Only when combining all these elements—DCNv2 architecture, numerical embeddings, categorical embeddings, appropriate regularization, and normalization—did the DNN model consistently outperform the GBT baseline across their benchmark tasks.
## Production Results and Evaluation
Nubank evaluated their approach on multiple internal benchmark tasks, measuring relative improvements in AUC (Area Under the ROC Curve) compared to LightGBM baselines trained solely on tabular features. Their results demonstrate clear advantages for the joint fusion approach:
- Fine-tuning alone (without tabular features) provided a 1.68% relative improvement in AUC
- Joint fusion (simultaneously training transformer and DCNv2 blending model) consistently outperformed late fusion approaches
- The improvements were achieved not by adding new information sources, but by automatically learning more informative feature representations through the fine-tuning process
Critically, Nubank emphasizes that their visualization of relative AUC gains shows that joint fusion provides lift specifically because it allows the transformer to adapt during training to capture complementary signal not already present in the tabular features. This adaptive learning is impossible in late fusion architectures where the embedding model is frozen before blending.
## LLMOps and Production Considerations
From an LLMOps perspective, this case study illustrates several important considerations for deploying foundation models in production financial applications:
**Model Architecture Flexibility**: The need to support both pre-training (self-supervised on transaction sequences), fine-tuning (supervised with task-specific labels), and fusion (combining with tabular features) requires sophisticated model serving infrastructure that can handle multiple training paradigms and compose different model components.
**Training Pipeline Complexity**: The joint fusion approach requires end-to-end differentiable training pipelines that can backpropagate gradients through both the transformer and the feature blending network. This is more complex than traditional two-stage approaches but provides measurable performance benefits.
**Feature Engineering Trade-offs**: While the transformer-based approach reduces the need for manual feature engineering on sequential transaction data, it doesn't eliminate the need to carefully engineer tabular features. The production system must maintain both pipelines.
**Model Selection and Validation**: The high variability in DNN performance on tabular data across different problems means that production systems need robust validation frameworks to ensure that the chosen architecture (DCNv2 in this case) performs well across all intended tasks, not just average performance.
**Scalability Assumptions**: Nubank's approach is predicated on the hypothesis that as they scale these models (more transaction history, larger models, more training data), performance will continue to improve. This scaling behavior needs to be monitored and validated in production to ensure the investment in foundation models pays off over time.
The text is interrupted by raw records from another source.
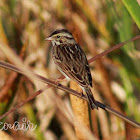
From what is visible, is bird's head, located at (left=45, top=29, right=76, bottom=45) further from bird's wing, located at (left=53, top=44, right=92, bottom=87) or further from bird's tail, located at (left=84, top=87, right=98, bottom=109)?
bird's tail, located at (left=84, top=87, right=98, bottom=109)

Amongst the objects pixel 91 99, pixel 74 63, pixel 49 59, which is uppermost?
pixel 49 59

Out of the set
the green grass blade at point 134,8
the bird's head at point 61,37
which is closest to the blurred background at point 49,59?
the bird's head at point 61,37

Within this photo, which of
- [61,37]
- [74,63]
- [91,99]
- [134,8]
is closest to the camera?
[134,8]

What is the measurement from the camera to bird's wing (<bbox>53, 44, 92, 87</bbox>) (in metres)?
2.03

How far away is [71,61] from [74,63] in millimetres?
35

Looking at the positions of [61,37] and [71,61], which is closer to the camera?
[71,61]

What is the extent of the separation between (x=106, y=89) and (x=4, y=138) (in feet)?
4.63

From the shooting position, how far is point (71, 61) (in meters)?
2.21

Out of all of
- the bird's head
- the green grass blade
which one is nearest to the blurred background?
the bird's head

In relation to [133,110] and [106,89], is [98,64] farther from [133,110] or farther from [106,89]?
[133,110]

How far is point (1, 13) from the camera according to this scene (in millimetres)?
3299

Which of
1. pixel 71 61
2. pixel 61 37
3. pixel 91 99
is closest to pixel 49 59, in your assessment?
pixel 61 37

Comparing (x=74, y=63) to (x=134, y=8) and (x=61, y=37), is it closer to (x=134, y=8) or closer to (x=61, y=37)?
(x=61, y=37)

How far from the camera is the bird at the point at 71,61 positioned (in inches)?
78.2
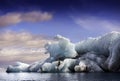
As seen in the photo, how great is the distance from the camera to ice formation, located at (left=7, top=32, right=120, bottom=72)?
63500mm

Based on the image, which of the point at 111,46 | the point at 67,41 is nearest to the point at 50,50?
the point at 67,41

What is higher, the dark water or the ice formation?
the ice formation

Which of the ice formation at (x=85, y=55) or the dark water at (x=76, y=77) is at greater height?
the ice formation at (x=85, y=55)

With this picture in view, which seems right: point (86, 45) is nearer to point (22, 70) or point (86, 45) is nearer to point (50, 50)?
point (50, 50)

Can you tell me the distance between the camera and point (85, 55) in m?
71.2

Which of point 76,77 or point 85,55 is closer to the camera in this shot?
point 76,77

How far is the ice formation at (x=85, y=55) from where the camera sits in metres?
63.5

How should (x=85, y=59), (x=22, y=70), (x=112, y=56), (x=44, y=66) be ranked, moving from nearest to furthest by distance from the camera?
(x=112, y=56)
(x=85, y=59)
(x=44, y=66)
(x=22, y=70)

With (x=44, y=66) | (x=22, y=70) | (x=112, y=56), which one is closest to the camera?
(x=112, y=56)

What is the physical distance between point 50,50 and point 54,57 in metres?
2.15

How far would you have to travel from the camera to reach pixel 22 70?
3629 inches

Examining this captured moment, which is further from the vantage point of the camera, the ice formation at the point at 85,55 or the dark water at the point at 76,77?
the ice formation at the point at 85,55

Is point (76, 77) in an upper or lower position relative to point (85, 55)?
lower

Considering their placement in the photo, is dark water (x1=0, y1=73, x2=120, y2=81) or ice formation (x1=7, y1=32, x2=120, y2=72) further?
ice formation (x1=7, y1=32, x2=120, y2=72)
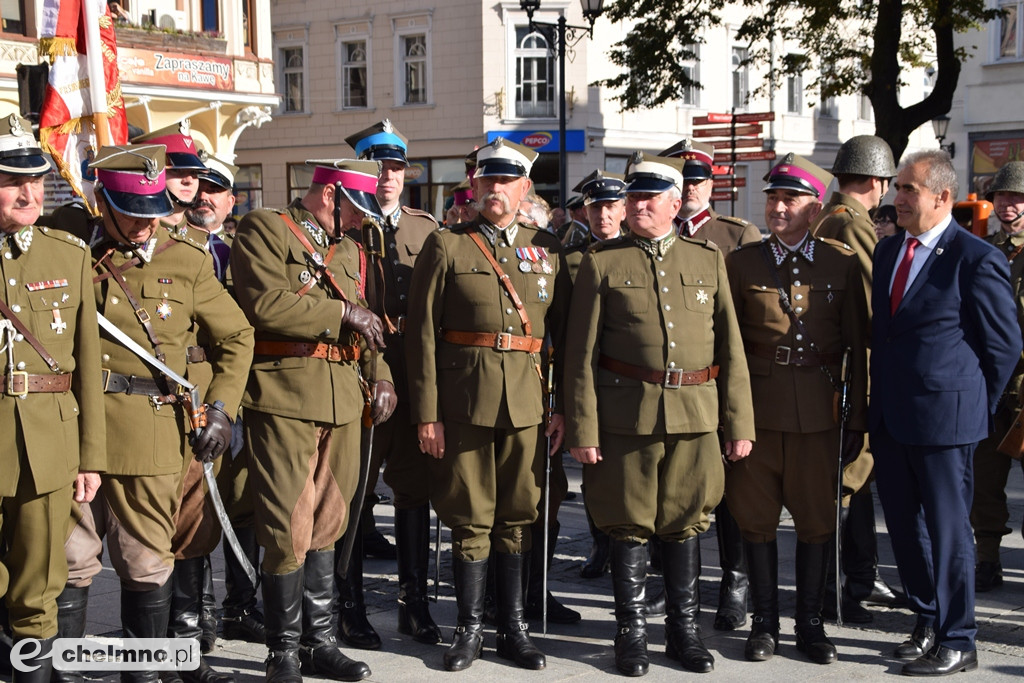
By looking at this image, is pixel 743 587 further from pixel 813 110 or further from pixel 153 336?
pixel 813 110

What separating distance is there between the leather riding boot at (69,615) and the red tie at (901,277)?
336 cm

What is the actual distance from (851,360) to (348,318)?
214cm

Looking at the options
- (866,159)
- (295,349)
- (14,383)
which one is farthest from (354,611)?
(866,159)

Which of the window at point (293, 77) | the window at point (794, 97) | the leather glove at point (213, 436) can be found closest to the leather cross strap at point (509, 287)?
the leather glove at point (213, 436)

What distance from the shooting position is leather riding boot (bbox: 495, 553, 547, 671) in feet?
17.3

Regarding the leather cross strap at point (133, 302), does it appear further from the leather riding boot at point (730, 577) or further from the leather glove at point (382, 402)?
the leather riding boot at point (730, 577)

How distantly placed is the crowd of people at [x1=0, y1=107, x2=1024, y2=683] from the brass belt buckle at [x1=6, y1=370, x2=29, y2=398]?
416 mm

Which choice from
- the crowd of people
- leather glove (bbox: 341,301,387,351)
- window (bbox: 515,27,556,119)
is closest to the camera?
the crowd of people

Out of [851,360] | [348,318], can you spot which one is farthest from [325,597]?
[851,360]

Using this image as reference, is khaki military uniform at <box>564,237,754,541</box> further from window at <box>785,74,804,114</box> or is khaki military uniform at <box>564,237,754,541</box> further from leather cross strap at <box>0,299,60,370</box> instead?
window at <box>785,74,804,114</box>

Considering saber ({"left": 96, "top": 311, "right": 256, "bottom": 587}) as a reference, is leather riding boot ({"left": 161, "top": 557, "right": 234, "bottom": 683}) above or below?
below

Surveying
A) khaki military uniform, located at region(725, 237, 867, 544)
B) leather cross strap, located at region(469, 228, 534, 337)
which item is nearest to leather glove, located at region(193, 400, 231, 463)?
leather cross strap, located at region(469, 228, 534, 337)

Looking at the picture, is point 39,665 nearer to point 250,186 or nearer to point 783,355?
point 783,355

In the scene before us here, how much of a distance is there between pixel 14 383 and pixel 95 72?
8.04 ft
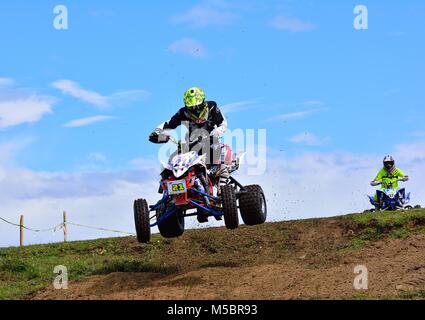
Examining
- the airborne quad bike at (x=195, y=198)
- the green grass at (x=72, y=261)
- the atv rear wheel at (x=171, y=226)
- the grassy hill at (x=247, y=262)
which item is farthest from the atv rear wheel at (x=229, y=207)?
the green grass at (x=72, y=261)

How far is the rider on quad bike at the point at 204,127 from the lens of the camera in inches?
626

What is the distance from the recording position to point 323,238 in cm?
1955

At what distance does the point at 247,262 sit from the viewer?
59.6 ft

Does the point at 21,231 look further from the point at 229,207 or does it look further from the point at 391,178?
the point at 229,207

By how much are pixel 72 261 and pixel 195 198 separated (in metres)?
6.66

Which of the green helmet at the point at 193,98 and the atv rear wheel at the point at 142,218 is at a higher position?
the green helmet at the point at 193,98

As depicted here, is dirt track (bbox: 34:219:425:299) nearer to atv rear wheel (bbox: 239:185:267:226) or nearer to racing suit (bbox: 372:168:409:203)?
atv rear wheel (bbox: 239:185:267:226)

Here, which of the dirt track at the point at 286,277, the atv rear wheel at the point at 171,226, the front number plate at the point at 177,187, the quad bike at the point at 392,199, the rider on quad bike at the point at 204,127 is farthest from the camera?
the quad bike at the point at 392,199

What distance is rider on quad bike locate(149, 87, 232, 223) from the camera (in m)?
15.9

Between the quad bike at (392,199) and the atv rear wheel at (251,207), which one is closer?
the atv rear wheel at (251,207)

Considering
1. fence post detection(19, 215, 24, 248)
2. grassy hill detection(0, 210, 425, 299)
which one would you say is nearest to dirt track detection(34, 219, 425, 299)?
grassy hill detection(0, 210, 425, 299)

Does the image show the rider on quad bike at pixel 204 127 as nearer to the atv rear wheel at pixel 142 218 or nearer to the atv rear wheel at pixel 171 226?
the atv rear wheel at pixel 171 226

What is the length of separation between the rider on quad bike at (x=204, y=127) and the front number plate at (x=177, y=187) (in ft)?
4.55

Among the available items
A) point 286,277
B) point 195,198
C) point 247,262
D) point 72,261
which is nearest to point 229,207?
point 195,198
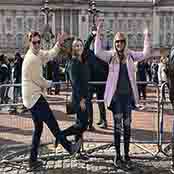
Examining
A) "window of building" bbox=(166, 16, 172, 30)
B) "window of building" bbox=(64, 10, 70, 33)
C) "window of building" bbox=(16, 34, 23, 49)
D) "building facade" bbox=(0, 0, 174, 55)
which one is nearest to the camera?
"window of building" bbox=(16, 34, 23, 49)

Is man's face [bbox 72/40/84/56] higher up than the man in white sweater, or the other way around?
man's face [bbox 72/40/84/56]

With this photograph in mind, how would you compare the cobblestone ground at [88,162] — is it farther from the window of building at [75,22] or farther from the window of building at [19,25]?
the window of building at [75,22]

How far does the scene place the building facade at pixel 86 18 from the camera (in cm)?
7156

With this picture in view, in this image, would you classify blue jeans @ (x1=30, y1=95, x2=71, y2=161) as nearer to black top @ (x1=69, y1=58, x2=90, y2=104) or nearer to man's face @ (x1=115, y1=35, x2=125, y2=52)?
black top @ (x1=69, y1=58, x2=90, y2=104)

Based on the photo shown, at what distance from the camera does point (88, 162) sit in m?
6.84

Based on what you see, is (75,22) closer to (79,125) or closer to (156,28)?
(156,28)

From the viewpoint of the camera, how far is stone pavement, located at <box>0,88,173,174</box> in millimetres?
6489

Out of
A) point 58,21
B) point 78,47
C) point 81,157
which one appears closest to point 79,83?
point 78,47

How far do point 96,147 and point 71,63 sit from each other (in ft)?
5.28

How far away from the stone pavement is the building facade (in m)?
61.3

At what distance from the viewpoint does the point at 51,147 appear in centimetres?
784

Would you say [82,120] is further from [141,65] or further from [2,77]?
[141,65]

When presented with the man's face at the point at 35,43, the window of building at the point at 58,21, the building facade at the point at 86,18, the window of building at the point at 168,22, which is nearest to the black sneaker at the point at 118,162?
the man's face at the point at 35,43

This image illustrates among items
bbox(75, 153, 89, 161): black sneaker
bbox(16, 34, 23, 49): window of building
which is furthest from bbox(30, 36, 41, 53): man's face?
bbox(16, 34, 23, 49): window of building
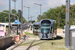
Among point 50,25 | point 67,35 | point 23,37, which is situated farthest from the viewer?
point 23,37

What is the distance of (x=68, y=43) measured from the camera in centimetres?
1388

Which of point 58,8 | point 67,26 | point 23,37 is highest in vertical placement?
point 58,8

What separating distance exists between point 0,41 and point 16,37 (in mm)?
8986

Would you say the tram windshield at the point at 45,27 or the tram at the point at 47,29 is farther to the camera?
the tram windshield at the point at 45,27

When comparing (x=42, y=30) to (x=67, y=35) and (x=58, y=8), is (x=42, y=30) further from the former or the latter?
(x=58, y=8)

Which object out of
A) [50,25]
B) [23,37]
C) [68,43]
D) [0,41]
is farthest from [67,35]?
[23,37]

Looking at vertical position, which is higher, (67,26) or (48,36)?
(67,26)

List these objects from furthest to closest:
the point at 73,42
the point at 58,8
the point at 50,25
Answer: the point at 58,8 < the point at 50,25 < the point at 73,42

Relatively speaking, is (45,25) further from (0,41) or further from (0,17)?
(0,17)

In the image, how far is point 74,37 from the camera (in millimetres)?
11180

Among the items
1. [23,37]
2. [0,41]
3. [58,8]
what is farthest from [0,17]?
[0,41]

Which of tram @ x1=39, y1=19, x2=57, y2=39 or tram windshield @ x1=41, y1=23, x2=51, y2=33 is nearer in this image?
tram @ x1=39, y1=19, x2=57, y2=39

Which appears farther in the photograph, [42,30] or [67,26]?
[42,30]

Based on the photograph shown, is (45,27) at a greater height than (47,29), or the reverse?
(45,27)
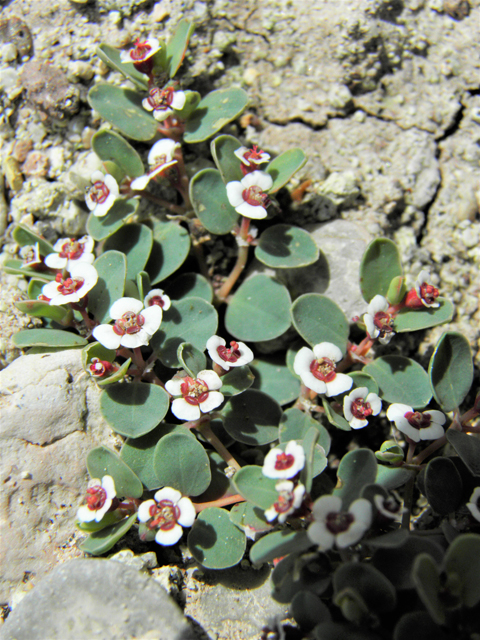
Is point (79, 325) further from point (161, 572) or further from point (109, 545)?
point (161, 572)

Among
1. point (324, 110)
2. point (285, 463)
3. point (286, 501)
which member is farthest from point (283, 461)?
point (324, 110)

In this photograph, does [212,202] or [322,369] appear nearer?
[322,369]

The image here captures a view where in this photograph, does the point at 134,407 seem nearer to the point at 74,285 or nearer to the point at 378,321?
the point at 74,285

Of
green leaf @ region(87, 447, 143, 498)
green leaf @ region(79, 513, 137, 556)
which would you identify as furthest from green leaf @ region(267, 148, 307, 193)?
green leaf @ region(79, 513, 137, 556)

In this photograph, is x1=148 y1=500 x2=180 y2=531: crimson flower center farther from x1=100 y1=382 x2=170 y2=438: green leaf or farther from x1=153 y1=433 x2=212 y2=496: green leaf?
x1=100 y1=382 x2=170 y2=438: green leaf

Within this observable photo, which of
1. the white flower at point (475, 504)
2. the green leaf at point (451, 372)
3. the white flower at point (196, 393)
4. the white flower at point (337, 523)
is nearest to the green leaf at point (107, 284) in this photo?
the white flower at point (196, 393)

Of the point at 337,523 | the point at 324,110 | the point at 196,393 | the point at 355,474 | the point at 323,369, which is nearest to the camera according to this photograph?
the point at 337,523
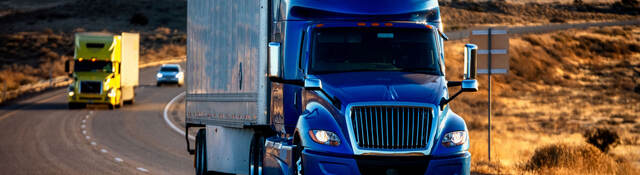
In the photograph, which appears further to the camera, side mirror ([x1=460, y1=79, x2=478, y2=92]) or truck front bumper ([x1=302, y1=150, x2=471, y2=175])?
side mirror ([x1=460, y1=79, x2=478, y2=92])

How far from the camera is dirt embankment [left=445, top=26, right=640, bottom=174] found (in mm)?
28308

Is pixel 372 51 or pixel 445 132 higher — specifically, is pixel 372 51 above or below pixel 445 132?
above

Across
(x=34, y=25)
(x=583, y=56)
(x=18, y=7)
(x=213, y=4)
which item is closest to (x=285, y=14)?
(x=213, y=4)

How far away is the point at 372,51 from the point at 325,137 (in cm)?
175

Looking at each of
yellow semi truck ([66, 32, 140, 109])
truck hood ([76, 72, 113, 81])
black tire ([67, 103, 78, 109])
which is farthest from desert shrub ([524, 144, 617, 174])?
black tire ([67, 103, 78, 109])

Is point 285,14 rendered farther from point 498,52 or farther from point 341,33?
point 498,52

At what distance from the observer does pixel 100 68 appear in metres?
40.5

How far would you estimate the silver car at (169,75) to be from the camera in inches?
2229

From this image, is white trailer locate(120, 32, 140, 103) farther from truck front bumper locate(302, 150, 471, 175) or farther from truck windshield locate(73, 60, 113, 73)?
truck front bumper locate(302, 150, 471, 175)

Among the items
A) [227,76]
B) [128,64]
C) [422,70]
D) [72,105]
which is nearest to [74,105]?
[72,105]

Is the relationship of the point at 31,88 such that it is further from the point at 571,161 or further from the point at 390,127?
the point at 390,127

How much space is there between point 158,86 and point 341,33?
47.2 m

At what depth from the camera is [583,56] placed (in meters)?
85.3

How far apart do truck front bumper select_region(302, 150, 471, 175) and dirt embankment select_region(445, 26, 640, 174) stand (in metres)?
7.86
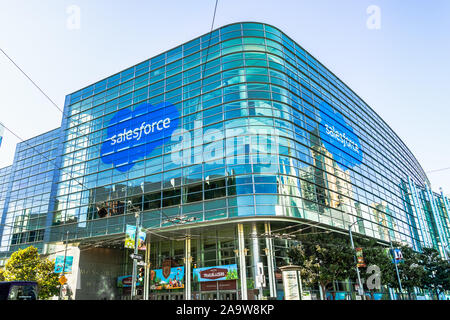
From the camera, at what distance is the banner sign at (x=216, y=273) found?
33.2m

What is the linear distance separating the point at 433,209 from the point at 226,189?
6510cm

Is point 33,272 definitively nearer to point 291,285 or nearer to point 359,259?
point 291,285

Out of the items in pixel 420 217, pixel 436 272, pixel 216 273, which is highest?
pixel 420 217

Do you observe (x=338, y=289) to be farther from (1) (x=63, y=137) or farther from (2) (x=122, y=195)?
(1) (x=63, y=137)

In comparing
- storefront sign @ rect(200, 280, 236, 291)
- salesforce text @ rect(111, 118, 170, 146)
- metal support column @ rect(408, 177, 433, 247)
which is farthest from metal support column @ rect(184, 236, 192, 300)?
metal support column @ rect(408, 177, 433, 247)

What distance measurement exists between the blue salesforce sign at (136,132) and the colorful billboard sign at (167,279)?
13.5 meters

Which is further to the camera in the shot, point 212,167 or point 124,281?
point 124,281

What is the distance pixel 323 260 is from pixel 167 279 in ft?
58.6

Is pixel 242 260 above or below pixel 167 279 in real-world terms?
above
**Baseline Comparison**: The emphasis on comparing against LightGBM baselines reflects the practical reality that in production finance applications, new approaches must demonstrably outperform established methods to justify the added complexity of deployment and maintenance.
## Balanced Assessment
While Nubank presents compelling evidence for their approach, several considerations should be noted from a balanced LLMOps perspective:
**Complexity vs. Benefit Trade-off**: The joint fusion approach with DCNv2 is significantly more complex than late fusion with GBT models. The reported improvements, while positive, are relatively modest (on the order of a few percentage points in relative AUC). Organizations considering this approach need to carefully weigh whether these improvements justify the increased infrastructure complexity, longer training times, and higher computational costs.
**Generalization Concerns**: The case study acknowledges that DNN performance on tabular data is highly problem-dependent, with different models performing best on different datasets. While they found success with DCNv2 for their current tasks, there's no guarantee this will extend to all future problems they encounter. Production systems may need to maintain multiple model architectures or fallback options.
**Resource Requirements**: Training transformer models end-to-end with deep neural networks for feature fusion is computationally expensive compared to the two-stage late fusion approach. The case study doesn't discuss the production costs (training time, compute resources, energy consumption) associated with their approach, which are important considerations for real-world deployment.
**Reproducibility and Tuning**: The success of their approach depended on careful attention to multiple details: specific embedding strategies, regularization techniques, normalization schemes, and architectural choices. This suggests that successfully deploying this approach requires significant expertise and experimentation, which may limit its accessibility to organizations with fewer resources.
**Limited Scope**: The case study focuses on relative improvements over specific baselines but doesn't provide absolute performance numbers, details about the specific prediction tasks, or information about how the models perform on different customer segments or edge cases—all important considerations for production risk management in financial applications.
## Series Context and Foundation Model Vision
This work represents the third part of Nubank's broader vision for transaction-based foundation models. The progression from self-supervised pre-training (part one) to transformer architecture details (part two) to supervised fine-tuning and fusion (part three) demonstrates a comprehensive approach to building production-ready foundation models for financial data. The underlying thesis is that foundation models—pre-trained on large amounts of transaction data and then adapted to specific tasks—will eventually outperform task-specific models as they scale, similar to what has been observed with language models in NLP.
The joint fusion approach is critical to this vision because it allows the foundation model to remain adaptable: rather than learning a fixed representation that must work for all tasks, the transformer can specialize during fine-tuning to capture signal complementary to whatever tabular features are available for each specific task. This flexibility is essential for production systems that need to support multiple prediction objectives with varying feature availability.
Overall, Nubank's work represents a sophisticated and production-focused approach to deploying transformer-based foundation models for financial customer modeling, with careful attention to the practical challenges of combining sequential and tabular data in real-world systems.